▶ [Stated problem] Please copy every line of the listing below word for word, leaving out the pictures.

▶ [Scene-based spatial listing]

★ ★ ★ ★ ★ ★ ★

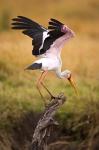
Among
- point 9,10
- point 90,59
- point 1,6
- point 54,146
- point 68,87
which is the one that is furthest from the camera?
point 1,6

★ ★ ★ ★ ★ ★ ★

▶ [Result for this exercise]
Among
- point 9,10
- point 90,59
- point 1,6
- point 54,146
- point 68,87
which is the one that is furthest from the camera?
point 1,6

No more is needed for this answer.